- Autor: Masłowski Jerzy Andrzej
- Tytuł: Skarb w jeziorze
- Wydawnictwo: Młodzieżowa Agencja Wydawnicza
- Rok wydania: 1989
- Nakład: 35000
- Recenzent: Robert Żebrowski
Wakacje z Niemcami
Jerzy Andrzej Masłowski jest mi pisarzem zupełnie nieznanym. „Skarb w jeziorze” liczy 174 strony, a cena okładkowa to 600 zł (ach, ta galopująca inflacja!). Narracja prowadzona jest w trzeciej osobie czasu przeszłego.
Akcja toczy się w fikcyjnych Zgierzycach położonych gdzieś w górach, ale kiedy – pojęcia nie mam (nie ma żadnego PRL-ogizmu, który mógłby coś podpowiedzieć).
Tomek, „Cygan”, Maciek i „Tyka” w czasie wakacji wędrowali po górach, by zrealizować zaplanowaną trzystu kilometrową trasę. Trzeciego dnia dotarli do Zgierzyc. Rozbili namiot poza miastem, ale w terenie poznali Kornela Starowiejskiego, historyka i pisarza, mieszkającego tuż przy rynku. Przyjęli jego propozycję, by biwakować na jego podwórku. Chłopcy dowiedzieli się o nieodnalezionych do tej pory, a ukrytych w pierwszych dniach wojny, skarbach z pobliskiego klasztoru Franciszkanów.
Tomek nieopodal jeziora podsłuchał rozmowę trzech Niemców, z których jeden – Karl – jak się okazało był synem wysokiego oficera SS, w czasie wojny komendanta miasta Zgierzyce, który zamordował tamtejszych zakonników usiłując wymusić od nich tajemnicę miejsca ukrycia klasztornych skarbów. Jeden z umierających Franciszkanów powiedział, że skarb jest tam, gdzie krzyż odbija się w toni jeziora. Świadkiem mordu był organista Walczak, któremu udało się uciec przed hitlerowcami. Żył on w mieście aż do tej pory. Wcześniej przez wiele lat szukał skarbu, ale bezskutecznie. Teraz połączył swe siły z Niemcami.

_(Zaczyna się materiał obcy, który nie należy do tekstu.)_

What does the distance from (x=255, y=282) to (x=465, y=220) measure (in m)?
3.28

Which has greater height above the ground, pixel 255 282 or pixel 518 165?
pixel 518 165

Chłopcy – z pomocą Starowiejskiego i przeora klasztoru – ojca Dominika – postanowili odszukać skarb. Któregoś dnia znaleźli, ale … łódkę z zakrwawionym ciałem Walczaka. Niezwłocznie powiadomili miejscowy posterunek milicji, a dyżurujący tam sierżant wraz z kapralem Świtałą od razu podjęli czynności (komendant posterunku był w stopniu kapitana). O zdarzeniu posterunek powiadomił też komendę wojewódzką, która zainteresowała się sprawą.
Chłopcy nadal zawzięcie szukali skarbu, ale przybył im kolejny rywal w postaci pani Anny, która wynajęła pokój u Starowiejskiego. Wyśledzili, że spotyka się ona z typem w czarnych okularach. Rozgrywka pomiędzy tymi trzema grupami zapowiadała się pasjonująco …
Powieść ta to typowy „milicyjniak” młodzieżowy na całkiem niezłym poziomie. Myślę, że i teraz mogłaby się spodobać 10-12-latkom. Dorośli natomiast czytać jej nie muszą, chyba, że w ramach akcji o kryptonimie „Dawnych wspomnień czar”.